-- Start of Exercise inputs --

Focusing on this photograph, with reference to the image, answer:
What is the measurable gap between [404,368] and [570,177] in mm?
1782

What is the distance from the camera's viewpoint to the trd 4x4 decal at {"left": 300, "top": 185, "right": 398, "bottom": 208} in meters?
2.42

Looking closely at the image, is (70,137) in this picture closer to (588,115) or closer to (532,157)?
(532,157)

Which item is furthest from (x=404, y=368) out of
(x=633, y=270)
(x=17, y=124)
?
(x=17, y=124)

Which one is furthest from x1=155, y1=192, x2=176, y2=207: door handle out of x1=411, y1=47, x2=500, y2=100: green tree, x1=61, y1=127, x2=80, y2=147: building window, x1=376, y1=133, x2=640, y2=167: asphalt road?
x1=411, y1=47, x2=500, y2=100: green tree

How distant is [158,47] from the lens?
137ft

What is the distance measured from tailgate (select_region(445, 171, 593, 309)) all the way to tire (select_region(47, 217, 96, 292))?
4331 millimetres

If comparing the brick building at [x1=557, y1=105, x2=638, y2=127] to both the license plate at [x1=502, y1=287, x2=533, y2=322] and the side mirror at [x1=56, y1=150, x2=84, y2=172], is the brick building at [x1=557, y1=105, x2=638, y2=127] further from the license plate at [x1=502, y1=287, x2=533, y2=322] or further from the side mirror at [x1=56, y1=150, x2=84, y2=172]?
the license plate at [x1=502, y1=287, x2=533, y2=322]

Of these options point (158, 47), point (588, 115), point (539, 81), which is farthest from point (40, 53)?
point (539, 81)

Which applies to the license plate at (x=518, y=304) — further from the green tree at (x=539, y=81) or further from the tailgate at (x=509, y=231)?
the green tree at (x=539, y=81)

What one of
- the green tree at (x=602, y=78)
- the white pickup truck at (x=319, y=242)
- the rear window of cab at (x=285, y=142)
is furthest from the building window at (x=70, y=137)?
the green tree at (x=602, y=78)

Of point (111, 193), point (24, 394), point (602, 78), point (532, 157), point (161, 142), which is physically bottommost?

-- End of Exercise inputs --

Switch "tailgate" to "liftgate" in the records, from the line containing "How distant is [158,47] from the lens?" through the end of the records, keeping all else the same. Return only those lines.

How distant is [158,47] from the lens?
137ft

What is the distance measured from liftgate (select_region(445, 171, 593, 309)) all the way to tire (select_region(47, 217, 96, 292))?
4331 millimetres

If comparing the brick building at [x1=557, y1=105, x2=638, y2=127] to both the license plate at [x1=502, y1=287, x2=533, y2=322] and the side mirror at [x1=56, y1=150, x2=84, y2=172], is the brick building at [x1=557, y1=105, x2=638, y2=127] further from the license plate at [x1=502, y1=287, x2=533, y2=322] or further from the side mirror at [x1=56, y1=150, x2=84, y2=172]?
the license plate at [x1=502, y1=287, x2=533, y2=322]

Of these options point (158, 47), point (588, 115), point (539, 81), which is farthest from point (40, 53)?
point (539, 81)

Which applies to the license plate at (x=518, y=304) — further from the green tree at (x=539, y=81) or further from the liftgate at (x=509, y=231)?
the green tree at (x=539, y=81)

What one of
- the green tree at (x=602, y=78)
- the white pickup truck at (x=319, y=242)
- the rear window of cab at (x=285, y=142)
is furthest from the building window at (x=70, y=137)?
the green tree at (x=602, y=78)

Of point (111, 193), point (24, 394), point (602, 78), point (532, 157), point (161, 142), which is physically bottommost?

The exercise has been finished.